▸ Fragmento seleccionado:
──────
Isa Álvarez Vispo, Ruth L. Herrero y Lucía Shaw
Tanto quienes producen alimentos a pequeña escala como quienes no tienen capacidad para acceder al modelo de consumo hegemónico se han convertido en agentes periféricos cuando deberían ser el centro de un sistema que fuese sano y justo tanto para las personas como para el planeta.
Recogida de alimentos en el comercio local del grupo Fresnecuida (Fresnedillas de la Oliva). Foto: Adriana Mateos
Día de la Interhortoculturalidad en Abetxuko. Foto: Baladre
Pasar hambre es un hecho que, hasta años recientes, parecía exclusivo de esos países llamados «del Sur», pretendiendo creer en el oasis del Norte y la narrativa del Estado del Bienestar. Hoy vemos como hay un Norte y un Sur en cada ciudad y como, dentro de los territorios, los centros y las periferias cada vez se alejan más. La globalización tuvo una cara visible que una gran parte de la sociedad compró, colocarnos en los mapas, integrarnos en un modelo que solo habíamos visto en las ficciones cinematográficas. Modos de consumo y de vida, marcas que sirven a la vez de faro consumista y de neones cegadores, que no dejan ver los pilares en los que se construyen, pilares de profunda desigualdad basados en centros y periferias. La globalización le puso el lazo a un modelo que venía desarrollándose desde principios del siglo xx, este capitaloceno que pretende mostrarse como hecho indiscutible y que impregna todos los ámbitos de nuestra vida, incluido, por supuesto, el alimentario.
De qué hablamos cuando hablamos de alimentación
Los llamados sistemas alimentarios han sufrido una profunda transformación en los últimos cincuenta años, que ha conllevado una desconexión absoluta entre las personas que comemos y quienes trabajan a diario en la producción de alimentos. Esta desconexión es consecuencia, por una parte, del abandono del medio rural para migrar hacia las ciudades en busca de ese bienestar ansiado; por otra, de la instauración de un modelo de producción basado en el lucro de unos pocos, que, cada vez más, se ha ido alejando de modelos que miran la tierra y las necesidades reales, y por último, consecuencia de unos ritmos centrados en el ámbito productivo y el empleo que condicionan la distribución de los tiempos en el día a día.
──────
▸ Extracto de datos:
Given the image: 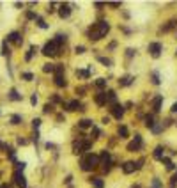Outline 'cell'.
<instances>
[{
  "label": "cell",
  "mask_w": 177,
  "mask_h": 188,
  "mask_svg": "<svg viewBox=\"0 0 177 188\" xmlns=\"http://www.w3.org/2000/svg\"><path fill=\"white\" fill-rule=\"evenodd\" d=\"M124 110H126V108H124L122 105H119V103H115V105H113V107L110 108V112H112V115H113L115 119H119V121L122 119V115H124Z\"/></svg>",
  "instance_id": "5b68a950"
},
{
  "label": "cell",
  "mask_w": 177,
  "mask_h": 188,
  "mask_svg": "<svg viewBox=\"0 0 177 188\" xmlns=\"http://www.w3.org/2000/svg\"><path fill=\"white\" fill-rule=\"evenodd\" d=\"M176 183H177V172H176V174H174V178H172V187H174Z\"/></svg>",
  "instance_id": "681fc988"
},
{
  "label": "cell",
  "mask_w": 177,
  "mask_h": 188,
  "mask_svg": "<svg viewBox=\"0 0 177 188\" xmlns=\"http://www.w3.org/2000/svg\"><path fill=\"white\" fill-rule=\"evenodd\" d=\"M69 14H71V5L69 4H62L60 9H59V16L60 18H69Z\"/></svg>",
  "instance_id": "9c48e42d"
},
{
  "label": "cell",
  "mask_w": 177,
  "mask_h": 188,
  "mask_svg": "<svg viewBox=\"0 0 177 188\" xmlns=\"http://www.w3.org/2000/svg\"><path fill=\"white\" fill-rule=\"evenodd\" d=\"M99 62L105 64V66H112V60L110 59H105V57H99Z\"/></svg>",
  "instance_id": "d590c367"
},
{
  "label": "cell",
  "mask_w": 177,
  "mask_h": 188,
  "mask_svg": "<svg viewBox=\"0 0 177 188\" xmlns=\"http://www.w3.org/2000/svg\"><path fill=\"white\" fill-rule=\"evenodd\" d=\"M66 37H67L66 34H57V36H55V41H57V44H62V43L66 41Z\"/></svg>",
  "instance_id": "f1b7e54d"
},
{
  "label": "cell",
  "mask_w": 177,
  "mask_h": 188,
  "mask_svg": "<svg viewBox=\"0 0 177 188\" xmlns=\"http://www.w3.org/2000/svg\"><path fill=\"white\" fill-rule=\"evenodd\" d=\"M108 30H110V25H108L106 21H98V23H94V25L89 28L87 37H89L90 41H99L101 37H105V36L108 34Z\"/></svg>",
  "instance_id": "6da1fadb"
},
{
  "label": "cell",
  "mask_w": 177,
  "mask_h": 188,
  "mask_svg": "<svg viewBox=\"0 0 177 188\" xmlns=\"http://www.w3.org/2000/svg\"><path fill=\"white\" fill-rule=\"evenodd\" d=\"M122 171H124V174H131V172H135V162H126V163L122 165Z\"/></svg>",
  "instance_id": "5bb4252c"
},
{
  "label": "cell",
──────
▸ Problemas y tareas:
**1.** Traduzca al inglés esta oración del texto sobre alimentación: «Hoy vemos como hay un Norte y un Sur en cada ciudad y como, dentro de los territorios, los centros y las periferias cada vez se alejan más.»
**2.** Resuma en dos oraciones el texto sobre alimentación.

▸ Respuestas por tarea:
**1.** Today we see how there is a North and a South in every city and how, within territories, centers and peripheries are drifting ever further apart.

**2.** El hambre, que parecía exclusiva de los países del Sur, revela hoy que hay un Norte y un Sur en cada ciudad, y la globalización consolidó un modelo basado en la desigualdad entre centros y periferias que alcanza también al ámbito alimentario. En los últimos cincuenta años, los sistemas alimentarios han desconectado a quienes comen de quienes producen los alimentos, a causa del abandono del medio rural, de un modelo de producción basado en el lucro de unos pocos y de unos ritmos centrados en el empleo.